The Liberal Arts Institute of the Association for Core Texts and Courses (ACTC) presents a pedagogy and curriculum development seminar:
“Reinventing and Rejuvenating the Liberal Arts in the 21st Century:
An introduction to the texts of the trivium, from the ancients to modernity.”
This seminar offers an introduction to the texts of the trivium, conceived as extending out of the ancients into modernity. This seminar will be co-led by D. Ben DeSmidt, Associate Professor of Classics and Great Ideas at Carthage College, and Joshua Parens, Professor of Philosophy and Dean of the Graduate School of Liberal Arts, University of Dallas. The seminar is supported by a generous grant of the Bradley Foundation and the ACTC Liberal Arts Institute. The seminar will run for two weeks between July 7 and 20, 2019 at Carthage College (between Chicago and Milwaukee).

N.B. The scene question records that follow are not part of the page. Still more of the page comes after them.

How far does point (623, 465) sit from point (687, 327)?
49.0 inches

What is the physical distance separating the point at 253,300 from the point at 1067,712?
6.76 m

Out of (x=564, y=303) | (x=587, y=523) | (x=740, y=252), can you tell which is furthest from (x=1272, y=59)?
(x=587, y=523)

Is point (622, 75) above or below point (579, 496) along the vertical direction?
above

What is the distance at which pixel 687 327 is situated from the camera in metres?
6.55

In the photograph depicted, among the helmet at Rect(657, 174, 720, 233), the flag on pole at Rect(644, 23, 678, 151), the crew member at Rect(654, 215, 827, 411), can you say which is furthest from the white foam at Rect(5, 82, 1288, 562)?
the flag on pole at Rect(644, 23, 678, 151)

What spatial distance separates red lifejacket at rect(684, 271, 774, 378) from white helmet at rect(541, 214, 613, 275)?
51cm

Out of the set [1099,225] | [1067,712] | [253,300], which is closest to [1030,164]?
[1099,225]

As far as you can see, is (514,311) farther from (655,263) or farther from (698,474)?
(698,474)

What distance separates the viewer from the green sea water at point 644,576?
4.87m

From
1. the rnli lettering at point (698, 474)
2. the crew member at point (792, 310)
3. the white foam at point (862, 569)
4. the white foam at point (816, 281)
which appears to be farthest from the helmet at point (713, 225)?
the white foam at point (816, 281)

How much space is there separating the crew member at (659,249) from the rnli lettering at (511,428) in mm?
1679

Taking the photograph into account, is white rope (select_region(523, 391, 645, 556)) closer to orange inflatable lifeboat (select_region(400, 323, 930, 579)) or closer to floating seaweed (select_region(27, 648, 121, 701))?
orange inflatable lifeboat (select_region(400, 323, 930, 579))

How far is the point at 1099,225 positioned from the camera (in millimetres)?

This letter describes the project’s origins.
The deadline for submission was January 31, 2019.
Project Origins
Several years ago, ACTC conducted a study of the core texts of the West that had been regularly, infrequently, or rarely-if-ever d
iscussed at ACTC Annual Conferences. While, undoubtedly, great texts are discussed at length in ACTC conferences and workshops, ACTC found that core texts of the trivium (and, similarly the quadrivium) within the liberal arts tradition are rarely included in ACTC panel deliberations. By core texts of the trivium, we mean texts of and about the arts of logic and dialectic, rhetoric and eloquence, and grammar, whether of ancient or modern provenance.
To illustrate this absence in core text curricula: ACTC found that in most core text programs The Republic is often read in whole or in part, but the Gorgias or Cratylus, works on rhetoric and language, are almost never read. Aristotle’s Nicomachean Ethics and Politics, Cicero’s On Friendship, and Augustine’s Confessions or The City of God will frequently be discussed at ACTC and appear in syllabi of core text programs. But the Rhetoric, the Topics, or On Interpretation; De Inventione and De Oratore; and On Christian Doctrine rarely or never appear in ACTC discussions. The absence of such texts in curricula extends to modernity – though the traditions of writing theoretically about or using the arts of the trivium has never died.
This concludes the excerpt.